## Stored data
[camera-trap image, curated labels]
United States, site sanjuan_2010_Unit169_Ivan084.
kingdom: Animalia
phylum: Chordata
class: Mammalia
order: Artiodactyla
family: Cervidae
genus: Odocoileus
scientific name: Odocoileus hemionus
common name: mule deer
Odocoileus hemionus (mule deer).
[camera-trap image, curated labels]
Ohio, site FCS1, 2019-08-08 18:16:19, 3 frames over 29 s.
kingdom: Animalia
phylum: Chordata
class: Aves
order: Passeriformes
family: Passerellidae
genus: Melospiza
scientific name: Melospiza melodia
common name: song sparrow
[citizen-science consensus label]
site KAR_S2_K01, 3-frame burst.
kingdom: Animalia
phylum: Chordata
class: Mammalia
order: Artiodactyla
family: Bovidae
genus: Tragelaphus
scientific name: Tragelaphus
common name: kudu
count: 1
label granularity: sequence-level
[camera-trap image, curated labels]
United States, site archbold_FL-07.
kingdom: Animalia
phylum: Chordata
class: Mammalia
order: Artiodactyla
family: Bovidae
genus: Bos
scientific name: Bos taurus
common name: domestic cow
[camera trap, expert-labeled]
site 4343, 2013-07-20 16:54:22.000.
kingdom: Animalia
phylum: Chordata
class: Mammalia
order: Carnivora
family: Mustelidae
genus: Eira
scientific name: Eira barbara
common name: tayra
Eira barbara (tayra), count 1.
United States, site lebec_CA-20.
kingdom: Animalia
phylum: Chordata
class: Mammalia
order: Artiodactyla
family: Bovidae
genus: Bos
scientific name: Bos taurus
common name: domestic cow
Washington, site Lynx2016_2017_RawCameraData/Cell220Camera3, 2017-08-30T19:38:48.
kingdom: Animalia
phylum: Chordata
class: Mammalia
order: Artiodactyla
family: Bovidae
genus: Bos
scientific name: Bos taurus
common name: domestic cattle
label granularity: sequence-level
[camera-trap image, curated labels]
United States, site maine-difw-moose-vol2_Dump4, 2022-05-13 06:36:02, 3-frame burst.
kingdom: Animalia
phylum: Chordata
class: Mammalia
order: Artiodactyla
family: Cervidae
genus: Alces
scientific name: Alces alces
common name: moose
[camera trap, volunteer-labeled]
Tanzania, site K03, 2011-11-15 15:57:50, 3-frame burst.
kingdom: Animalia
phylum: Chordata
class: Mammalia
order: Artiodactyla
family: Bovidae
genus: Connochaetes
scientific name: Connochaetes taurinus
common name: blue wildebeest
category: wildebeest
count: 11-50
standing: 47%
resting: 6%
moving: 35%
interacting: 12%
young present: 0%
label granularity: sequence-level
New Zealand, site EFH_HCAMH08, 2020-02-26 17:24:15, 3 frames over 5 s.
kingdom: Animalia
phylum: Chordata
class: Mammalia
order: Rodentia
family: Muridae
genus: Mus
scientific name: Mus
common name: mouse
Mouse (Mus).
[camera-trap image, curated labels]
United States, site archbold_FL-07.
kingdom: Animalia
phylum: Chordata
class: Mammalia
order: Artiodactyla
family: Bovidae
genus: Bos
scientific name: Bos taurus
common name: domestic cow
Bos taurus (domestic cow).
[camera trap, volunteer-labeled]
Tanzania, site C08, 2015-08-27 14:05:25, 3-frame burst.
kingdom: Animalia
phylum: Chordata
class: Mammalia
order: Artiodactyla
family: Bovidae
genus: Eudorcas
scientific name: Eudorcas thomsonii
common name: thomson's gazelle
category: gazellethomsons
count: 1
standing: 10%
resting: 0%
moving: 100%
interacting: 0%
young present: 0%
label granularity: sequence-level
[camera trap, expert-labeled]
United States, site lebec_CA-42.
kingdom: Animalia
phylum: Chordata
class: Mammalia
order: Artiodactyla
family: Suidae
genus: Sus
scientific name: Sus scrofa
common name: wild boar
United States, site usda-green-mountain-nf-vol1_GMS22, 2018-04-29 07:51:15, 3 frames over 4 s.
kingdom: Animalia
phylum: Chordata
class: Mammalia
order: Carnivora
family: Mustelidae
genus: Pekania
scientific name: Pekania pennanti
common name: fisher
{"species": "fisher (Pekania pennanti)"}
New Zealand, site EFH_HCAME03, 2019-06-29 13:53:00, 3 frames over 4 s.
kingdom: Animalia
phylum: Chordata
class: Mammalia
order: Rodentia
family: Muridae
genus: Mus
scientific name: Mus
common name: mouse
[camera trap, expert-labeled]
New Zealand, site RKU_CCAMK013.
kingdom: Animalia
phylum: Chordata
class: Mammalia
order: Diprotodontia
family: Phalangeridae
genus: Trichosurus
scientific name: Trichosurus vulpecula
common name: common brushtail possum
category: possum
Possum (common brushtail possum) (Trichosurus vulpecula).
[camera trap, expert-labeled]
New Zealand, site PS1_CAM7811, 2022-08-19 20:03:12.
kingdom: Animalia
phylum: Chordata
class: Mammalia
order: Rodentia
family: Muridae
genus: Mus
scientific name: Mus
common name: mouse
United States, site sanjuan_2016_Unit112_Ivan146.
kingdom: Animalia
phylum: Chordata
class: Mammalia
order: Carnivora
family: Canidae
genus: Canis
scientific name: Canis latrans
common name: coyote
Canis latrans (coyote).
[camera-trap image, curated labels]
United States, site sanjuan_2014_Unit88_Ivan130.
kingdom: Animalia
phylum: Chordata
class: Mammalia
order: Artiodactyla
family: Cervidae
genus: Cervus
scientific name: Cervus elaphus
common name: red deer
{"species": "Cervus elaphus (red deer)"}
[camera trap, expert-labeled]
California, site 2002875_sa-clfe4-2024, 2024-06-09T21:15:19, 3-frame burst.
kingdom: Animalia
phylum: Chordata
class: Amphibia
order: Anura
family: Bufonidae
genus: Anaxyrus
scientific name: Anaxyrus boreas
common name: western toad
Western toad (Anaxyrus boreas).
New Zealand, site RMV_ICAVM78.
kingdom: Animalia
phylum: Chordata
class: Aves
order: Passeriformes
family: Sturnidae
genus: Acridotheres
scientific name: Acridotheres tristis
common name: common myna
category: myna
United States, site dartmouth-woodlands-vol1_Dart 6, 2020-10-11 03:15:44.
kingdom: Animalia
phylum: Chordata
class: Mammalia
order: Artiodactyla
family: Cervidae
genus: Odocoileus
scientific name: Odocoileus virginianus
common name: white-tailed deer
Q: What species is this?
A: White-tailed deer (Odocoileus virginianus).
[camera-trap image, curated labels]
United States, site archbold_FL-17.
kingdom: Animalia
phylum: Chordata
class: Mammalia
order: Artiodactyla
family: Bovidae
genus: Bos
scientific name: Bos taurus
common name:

## Task directions
Repeat all of the data exactly. Include every line.

## Final answer
[camera-trap image, curated labels]
United States, site sanjuan_2010_Unit169_Ivan084.
kingdom: Animalia
phylum: Chordata
class: Mammalia
order: Artiodactyla
family: Cervidae
genus: Odocoileus
scientific name: Odocoileus hemionus
common name: mule deer
Odocoileus hemionus (mule deer).
[camera-trap image, curated labels]
Ohio, site FCS1, 2019-08-08 18:16:19, 3 frames over 29 s.
kingdom: Animalia
phylum: Chordata
class: Aves
order: Passeriformes
family: Passerellidae
genus: Melospiza
scientific name: Melospiza melodia
common name: song sparrow
[citizen-science consensus label]
site KAR_S2_K01, 3-frame burst.
kingdom: Animalia
phylum: Chordata
class: Mammalia
order: Artiodactyla
family: Bovidae
genus: Tragelaphus
scientific name: Tragelaphus
common name: kudu
count: 1
label granularity: sequence-level
[camera-trap image, curated labels]
United States, site archbold_FL-07.
kingdom: Animalia
phylum: Chordata
class: Mammalia
order: Artiodactyla
family: Bovidae
genus: Bos
scientific name: Bos taurus
common name: domestic cow
[camera trap, expert-labeled]
site 4343, 2013-07-20 16:54:22.000.
kingdom: Animalia
phylum: Chordata
class: Mammalia
order: Carnivora
family: Mustelidae
genus: Eira
scientific name: Eira barbara
common name: tayra
Eira barbara (tayra), count 1.
United States, site lebec_CA-20.
kingdom: Animalia
phylum: Chordata
class: Mammalia
order: Artiodactyla
family: Bovidae
genus: Bos
scientific name: Bos taurus
common name: domestic cow
Washington, site Lynx2016_2017_RawCameraData/Cell220Camera3, 2017-08-30T19:38:48.
kingdom: Animalia
phylum: Chordata
class: Mammalia
order: Artiodactyla
family: Bovidae
genus: Bos
scientific name: Bos taurus
common name: domestic cattle
label granularity: sequence-level
[camera-trap image, curated labels]
United States, site maine-difw-moose-vol2_Dump4, 2022-05-13 06:36:02, 3-frame burst.
kingdom: Animalia
phylum: Chordata
class: Mammalia
order: Artiodactyla
family: Cervidae
genus: Alces
scientific name: Alces alces
common name: moose
[camera trap, volunteer-labeled]
Tanzania, site K03, 2011-11-15 15:57:50, 3-frame burst.
kingdom: Animalia
phylum: Chordata
class: Mammalia
order: Artiodactyla
family: Bovidae
genus: Connochaetes
scientific name: Connochaetes taurinus
common name: blue wildebeest
category: wildebeest
count: 11-50
standing: 47%
resting: 6%
moving: 35%
interacting: 12%
young present: 0%
label granularity: sequence-level
New Zealand, site EFH_HCAMH08, 2020-02-26 17:24:15, 3 frames over 5 s.
kingdom: Animalia
phylum: Chordata
class: Mammalia
order: Rodentia
family: Muridae
genus: Mus
scientific name: Mus
common name: mouse
Mouse (Mus).
[camera-trap image, curated labels]
United States, site archbold_FL-07.
kingdom: Animalia
phylum: Chordata
class: Mammalia
order: Artiodactyla
family: Bovidae
genus: Bos
scientific name: Bos taurus
common name: domestic cow
Bos taurus (domestic cow).
[camera trap, volunteer-labeled]
Tanzania, site C08, 2015-08-27 14:05:25, 3-frame burst.
kingdom: Animalia
phylum: Chordata
class: Mammalia
order: Artiodactyla
family: Bovidae
genus: Eudorcas
scientific name: Eudorcas thomsonii
common name: thomson's gazelle
category: gazellethomsons
count: 1
standing: 10%
resting: 0%
moving: 100%
interacting: 0%
young present: 0%
label granularity: sequence-level
[camera trap, expert-labeled]
United States, site lebec_CA-42.
kingdom: Animalia
phylum: Chordata
class: Mammalia
order: Artiodactyla
family: Suidae
genus: Sus
scientific name: Sus scrofa
common name: wild boar
United States, site usda-green-mountain-nf-vol1_GMS22, 2018-04-29 07:51:15, 3 frames over 4 s.
kingdom: Animalia
phylum: Chordata
class: Mammalia
order: Carnivora
family: Mustelidae
genus: Pekania
scientific name: Pekania pennanti
common name: fisher
{"species": "fisher (Pekania pennanti)"}
New Zealand, site EFH_HCAME03, 2019-06-29 13:53:00, 3 frames over 4 s.
kingdom: Animalia
phylum: Chordata
class: Mammalia
order: Rodentia
family: Muridae
genus: Mus
scientific name: Mus
common name: mouse
[camera trap, expert-labeled]
New Zealand, site RKU_CCAMK013.
kingdom: Animalia
phylum: Chordata
class: Mammalia
order: Diprotodontia
family: Phalangeridae
genus: Trichosurus
scientific name: Trichosurus vulpecula
common name: common brushtail possum
category: possum
Possum (common brushtail possum) (Trichosurus vulpecula).
[camera trap, expert-labeled]
New Zealand, site PS1_CAM7811, 2022-08-19 20:03:12.
kingdom: Animalia
phylum: Chordata
class: Mammalia
order: Rodentia
family: Muridae
genus: Mus
scientific name: Mus
common name: mouse
United States, site sanjuan_2016_Unit112_Ivan146.
kingdom: Animalia
phylum: Chordata
class: Mammalia
order: Carnivora
family: Canidae
genus: Canis
scientific name: Canis latrans
common name: coyote
Canis latrans (coyote).
[camera-trap image, curated labels]
United States, site sanjuan_2014_Unit88_Ivan130.
kingdom: Animalia
phylum: Chordata
class: Mammalia
order: Artiodactyla
family: Cervidae
genus: Cervus
scientific name: Cervus elaphus
common name: red deer
{"species": "Cervus elaphus (red deer)"}
[camera trap, expert-labeled]
California, site 2002875_sa-clfe4-2024, 2024-06-09T21:15:19, 3-frame burst.
kingdom: Animalia
phylum: Chordata
class: Amphibia
order: Anura
family: Bufonidae
genus: Anaxyrus
scientific name: Anaxyrus boreas
common name: western toad
Western toad (Anaxyrus boreas).
New Zealand, site RMV_ICAVM78.
kingdom: Animalia
phylum: Chordata
class: Aves
order: Passeriformes
family: Sturnidae
genus: Acridotheres
scientific name: Acridotheres tristis
common name: common myna
category: myna
United States, site dartmouth-woodlands-vol1_Dart 6, 2020-10-11 03:15:44.
kingdom: Animalia
phylum: Chordata
class: Mammalia
order: Artiodactyla
family: Cervidae
genus: Odocoileus
scientific name: Odocoileus virginianus
common name: white-tailed deer
Q: What species is this?
A: White-tailed deer (Odocoileus virginianus).
[camera-trap image, curated labels]
United States, site archbold_FL-17.
kingdom: Animalia
phylum: Chordata
class: Mammalia
order: Artiodactyla
family: Bovidae
genus: Bos
scientific name: Bos taurus
common name:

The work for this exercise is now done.